The order of the portraits in this exhibition follows, as much as possible, the structure of Disdéri’s Catalogue No. 5, which he issued on 15 March 1861 under the title Publication des contemporains et sommités artistiques et littéraires. Some 512 names are given in the catalogue, grouped into 12 different categories, not counting the last three pages, which list some of the Algerian views issued by Disdéri in carte-de-visite format.
 
The twelve categories into which the portraits are grouped by and large adhere to the hierarchical structure of nineteenth-century society, the Imperial family being the first category given (7), followed by princes and princess of the imperial family (19). The next category, which is untitled, includes the pope and high-ranking prelates (15); then come foreign princes and princesses (41), ministers (12), marshals (11), admirals (16), generals (97), leading figures [sommités] (99), and artists (14). The next category groups writers, authors and composers together (43), while the last category, by the far the largest with 138 names, lists actors, opera singers, musicians, ballet dancers and all other performers under ‘dramatic artists.’ Within each category, the sitters are listed in alphabetical order.

Problem set:
1. Recast the paragraph of the passage on Disdéri's catalogue that begins "The twelve categories into which" as a list of its categories, giving each category's count and keeping the note about alphabetical order.
2. Carry on the passage on Disdéri's catalogue past its final sentence.

Scene-based spatial questions:
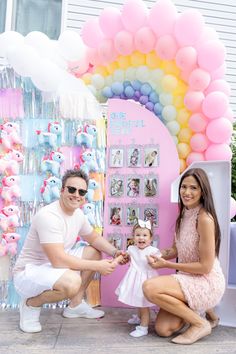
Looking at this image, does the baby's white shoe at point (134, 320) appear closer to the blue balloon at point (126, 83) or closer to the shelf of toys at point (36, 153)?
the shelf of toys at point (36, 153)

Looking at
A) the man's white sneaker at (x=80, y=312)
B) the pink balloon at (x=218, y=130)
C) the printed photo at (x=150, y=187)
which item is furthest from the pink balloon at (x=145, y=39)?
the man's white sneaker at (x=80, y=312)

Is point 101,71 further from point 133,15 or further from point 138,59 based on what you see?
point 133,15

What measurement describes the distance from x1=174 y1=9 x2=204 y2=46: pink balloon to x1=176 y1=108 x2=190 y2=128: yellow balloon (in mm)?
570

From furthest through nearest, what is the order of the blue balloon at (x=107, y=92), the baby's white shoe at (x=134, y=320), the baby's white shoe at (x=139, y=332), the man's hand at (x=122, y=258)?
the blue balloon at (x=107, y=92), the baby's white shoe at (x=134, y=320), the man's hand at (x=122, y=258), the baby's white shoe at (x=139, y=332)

Written responses:
1.
The categories broadly follow the hierarchy of nineteenth-century society:
- Imperial family (7)
- Princes and princesses of the imperial family (19)
- Untitled category: the pope and high-ranking prelates (15)
- Foreign princes and princesses (41)
- Ministers (12)
- Marshals (11)
- Admirals (16)
- Generals (97)
- Leading figures [sommités] (99)
- Artists (14)
- Writers, authors and composers (43)
- "Dramatic artists": actors, opera singers, musicians, ballet dancers and all other performers (138, the largest)

Within each category, sitters are listed alphabetically.

2.
The structured categorization of the portraits in Disdéri’s catalogue is the reason that some husbands and wives are not listed together in this exhibition. Count Walewski, for example, appears in the catalogue under ‘Ministers’ and Marshal Pelissier under ‘Marshals,’ while their wives both appear later in the catalogue under ‘Sommités.’
 
Of the cartes-de-visite chosen for this exhibition, only a handful don’t correspond to a name given in the catalogue, namely: the Disdéri self-portraits, Prince Victor Napoléon, Marquis of Douglas, Empress Carlotta of Mexico, Prince and Princess Metternich, Duchess of Sutherland, Baron James de Rothschild, the Annamite ambassadors, Abd el-Kader, Rosa Bonheur, the dancer Mlle Mercier and Henri de Lutteroth. Although at least one of these portraits was probably taken prior to the date the catalogue was published, the reason the others names don’t appear in the catalogue is almost certainly because they had not yet visited Disdéri’s studio.
 
Of those names that do appear in both the catalogue and the exhibition, since the catalogue is not illustrated there is no way of knowing if the portrait in the exhibition is the one which a customer would have received in 1861, or a different portrait, the result of a second or third sitting conducted at a later date. For example, the portrait of the Belgian soprano Marie Sax chosen for this exhibition shows her costumed for Meyerbeer’s L’Africaine, but since this opera’s first performance wasn’t until 1865, this particular portrait of the singer would not have been available in 1861.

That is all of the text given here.